Skin cancer is the last thing on families’ minds as they hit the lakes and enjoy the outdoors during the summer. While sunscreen has become a staple in moms’ beach bags, it hasn’t deterred the wave of skin cancer cases in the United States. More skin cancers are diagnosed in the United States each year than all other cancers combined, according to the American Cancer Society.

Most people like to get a little sun,” said Jan Watkins, R.N., M.S., OCN, CHPN, Director of Oncology Services at Liberty Hospital. “Its warmth and light can relax us and boost our spirits. But the benefits come with a dangerous tradeoff. So, whenever you venture out in the sun, be smart about it.”

Being smart about sun exposure means always using some form of protection from the sun’s damaging rays. Jamie Rigden, M.D., of Saint Luke’s Cancer Specialists at Liberty Hospital recommends that everyone — no matter their skin tone — use at least a 15 SPF (Sun Protection Factor) sunscreen or protective clothing.

“Sunscreen isn’t ‘once and done,’” Dr. Rigden said. “Apply it first about half an hour before sun exposure to allow it to sink in. Then, reapply frequently, especially when getting in water or sweating.”

A common mistake people make, Dr. Rigden said is thinking that the higher the SPF, then the less it needs to be applied. “It doesn’t matter if the sunscreen is SPF 15 or SPF 50, they all have to be reapplied.”

The best protection from the sun’s harmful ultraviolet rays is clothing, including hats and sunglasses. “A tan is not a healthy thing,” Dr. Rigden said. “It is damaged skin. When you use protective clothing or sunscreen, you’re not only fighting skin cancer, but also aging effects.”

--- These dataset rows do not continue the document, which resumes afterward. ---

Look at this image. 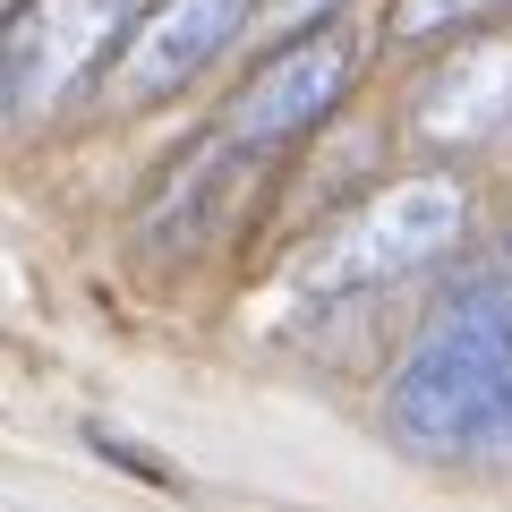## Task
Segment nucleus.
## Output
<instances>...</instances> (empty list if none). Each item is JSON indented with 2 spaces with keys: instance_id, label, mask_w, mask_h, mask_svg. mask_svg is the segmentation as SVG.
I'll use <instances>...</instances> for the list:
<instances>
[{
  "instance_id": "nucleus-7",
  "label": "nucleus",
  "mask_w": 512,
  "mask_h": 512,
  "mask_svg": "<svg viewBox=\"0 0 512 512\" xmlns=\"http://www.w3.org/2000/svg\"><path fill=\"white\" fill-rule=\"evenodd\" d=\"M410 128L427 146H487L512 128V35H461L410 86Z\"/></svg>"
},
{
  "instance_id": "nucleus-4",
  "label": "nucleus",
  "mask_w": 512,
  "mask_h": 512,
  "mask_svg": "<svg viewBox=\"0 0 512 512\" xmlns=\"http://www.w3.org/2000/svg\"><path fill=\"white\" fill-rule=\"evenodd\" d=\"M137 9L146 0H18L9 9V35H0V103H9V120L35 128L77 86L111 77Z\"/></svg>"
},
{
  "instance_id": "nucleus-8",
  "label": "nucleus",
  "mask_w": 512,
  "mask_h": 512,
  "mask_svg": "<svg viewBox=\"0 0 512 512\" xmlns=\"http://www.w3.org/2000/svg\"><path fill=\"white\" fill-rule=\"evenodd\" d=\"M495 18H512V0H393V26L384 35L402 43V52H444V43L478 35Z\"/></svg>"
},
{
  "instance_id": "nucleus-9",
  "label": "nucleus",
  "mask_w": 512,
  "mask_h": 512,
  "mask_svg": "<svg viewBox=\"0 0 512 512\" xmlns=\"http://www.w3.org/2000/svg\"><path fill=\"white\" fill-rule=\"evenodd\" d=\"M342 0H265V26H282V35H299V26H316V18H333Z\"/></svg>"
},
{
  "instance_id": "nucleus-5",
  "label": "nucleus",
  "mask_w": 512,
  "mask_h": 512,
  "mask_svg": "<svg viewBox=\"0 0 512 512\" xmlns=\"http://www.w3.org/2000/svg\"><path fill=\"white\" fill-rule=\"evenodd\" d=\"M256 18H265V0H146L137 26H128V43H120V60H111V77H103V103L111 111L171 103V94L197 86Z\"/></svg>"
},
{
  "instance_id": "nucleus-3",
  "label": "nucleus",
  "mask_w": 512,
  "mask_h": 512,
  "mask_svg": "<svg viewBox=\"0 0 512 512\" xmlns=\"http://www.w3.org/2000/svg\"><path fill=\"white\" fill-rule=\"evenodd\" d=\"M350 86H359V26L333 9V18L299 26V43H282V52L256 60L248 86L231 94V111H222L214 128L239 154H256V163H282V154H299L316 128L350 103Z\"/></svg>"
},
{
  "instance_id": "nucleus-2",
  "label": "nucleus",
  "mask_w": 512,
  "mask_h": 512,
  "mask_svg": "<svg viewBox=\"0 0 512 512\" xmlns=\"http://www.w3.org/2000/svg\"><path fill=\"white\" fill-rule=\"evenodd\" d=\"M461 231H470L461 180H444V171H402V180H384L367 205H350V214L316 239L308 265L291 274V291L308 299V308H342V299L419 282L461 248Z\"/></svg>"
},
{
  "instance_id": "nucleus-1",
  "label": "nucleus",
  "mask_w": 512,
  "mask_h": 512,
  "mask_svg": "<svg viewBox=\"0 0 512 512\" xmlns=\"http://www.w3.org/2000/svg\"><path fill=\"white\" fill-rule=\"evenodd\" d=\"M376 427L410 461L512 453V256H478L444 282V299L384 376Z\"/></svg>"
},
{
  "instance_id": "nucleus-6",
  "label": "nucleus",
  "mask_w": 512,
  "mask_h": 512,
  "mask_svg": "<svg viewBox=\"0 0 512 512\" xmlns=\"http://www.w3.org/2000/svg\"><path fill=\"white\" fill-rule=\"evenodd\" d=\"M274 163H256V154H239L231 137H197V146L171 163V180L154 188V205L137 214V256H154V265H180V256H197L205 239H222L239 214H248L256 180H265Z\"/></svg>"
}]
</instances>
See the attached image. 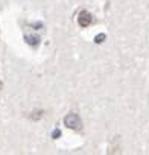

Parents concerned with chemicals used in sunscreen can find lotions without preservatives and perfumes. Those are less likely to cause allergic reactions on sensitive skin, Dr. Rigden said. Whatever sun protection parents choose for themselves and their families, using some form is critical.

“Skin cancers are life changing, and melanoma is deadly,” Dr. Rigden said. “Limit your sun exposure — and never use a tanning bed.”

Liberty Hospital continues to expand its cancer services in the community. Liberty Hospital recently approved a clinical affiliation with Saint Luke’s Cancer Institute to bring needed cancer diagnosis and treatment options closer to patients.